The new face of retail: Behind Cheil Worldwide's focus on this 'highly fashionable' channel

By Andrew Moss

Green Square


Opinion article

February 26, 2016 | 7 min read

Cheil Worldwide, the South Korean marketing services group which is part of the mighty Samsung empire, posted some interesting news last week – that it was consolidating its entire global retail resource under a single banner.

Called Cheil Retail, the new unit will be led by Simon Hathaway as the global chief retail office. Hathaway will head a team of 1,500 people across 52 offices and 43 markets – so it’s a big, and international, network.

What will Cheil Retail do? Well, it’ll be a lot more than simple shopper marketing. According to the press blurb issued by the company, “[Cheil Retail] will work across both traditional retail and ecommerce, offering onmi-channel solutions for clients.”

The interesting part is the “omni-channel” bit. Although many commentators make a distinction between ‘retailing’ and ‘ecommerce,’ the two things are actually the same; the distinction comes about, I think, because of the disruption wrought by online giants like Amazon on ‘traditional bricks and mortar’ retailers.

But it should be remembered that Amazon is just another retailer, and its success has come because it focused on the four things that make all successful retailers successful: Range, Amazon carries a far larger range than most high street retailers could ever hope to carry; Value, Amazon is almost universally perceived as offering good value, even if it’s not always the cheapest; Customer Experience, the Amazon website could hardly be called cutting-edge, nor will it win any design awards, but it is pleasant, intuitive, easy and quick to use; and Service, Amazon is single-mindedly focused on customer service.

**Directions**
Reproduce the full Cheil Worldwide retail article above, word for word.

**Input data**
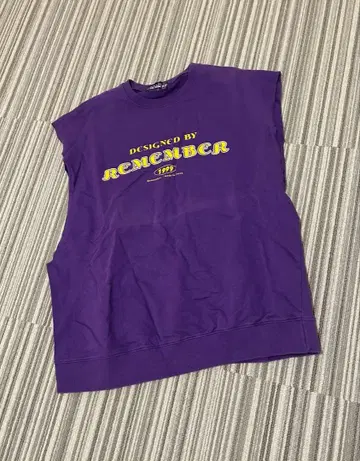 [ remember ] 슬리브리스 셔츠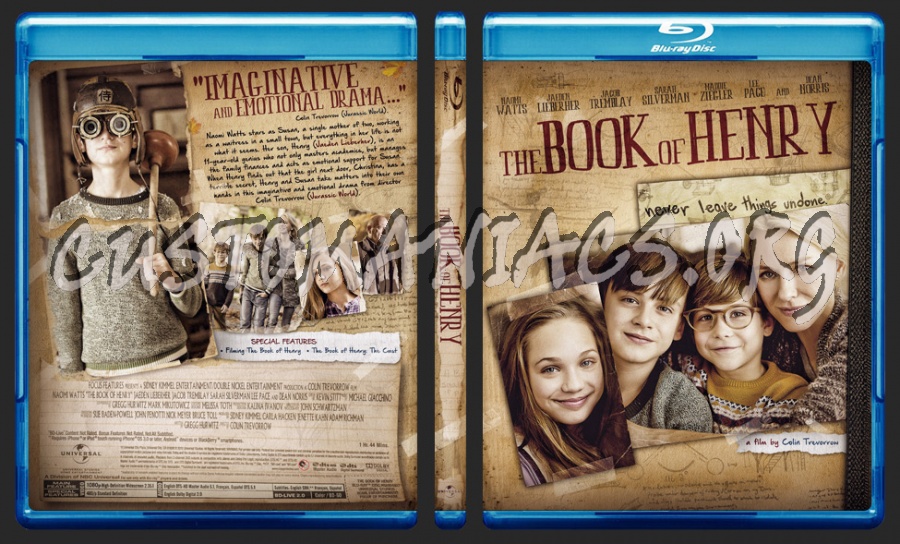 The Book of Henry blu-ray cover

**Written solution**
The new face of retail: Behind Cheil Worldwide's focus on this 'highly fashionable' channel

By Andrew Moss

Green Square


Opinion article

February 26, 2016 | 7 min read

Cheil Worldwide, the South Korean marketing services group which is part of the mighty Samsung empire, posted some interesting news last week – that it was consolidating its entire global retail resource under a single banner.

Called Cheil Retail, the new unit will be led by Simon Hathaway as the global chief retail office. Hathaway will head a team of 1,500 people across 52 offices and 43 markets – so it’s a big, and international, network.

What will Cheil Retail do? Well, it’ll be a lot more than simple shopper marketing. According to the press blurb issued by the company, “[Cheil Retail] will work across both traditional retail and ecommerce, offering onmi-channel solutions for clients.”

The interesting part is the “omni-channel” bit. Although many commentators make a distinction between ‘retailing’ and ‘ecommerce,’ the two things are actually the same; the distinction comes about, I think, because of the disruption wrought by online giants like Amazon on ‘traditional bricks and mortar’ retailers.

But it should be remembered that Amazon is just another retailer, and its success has come because it focused on the four things that make all successful retailers successful: Range, Amazon carries a far larger range than most high street retailers could ever hope to carry; Value, Amazon is almost universally perceived as offering good value, even if it’s not always the cheapest; Customer Experience, the Amazon website could hardly be called cutting-edge, nor will it win any design awards, but it is pleasant, intuitive, easy and quick to use; and Service, Amazon is single-mindedly focused on customer service.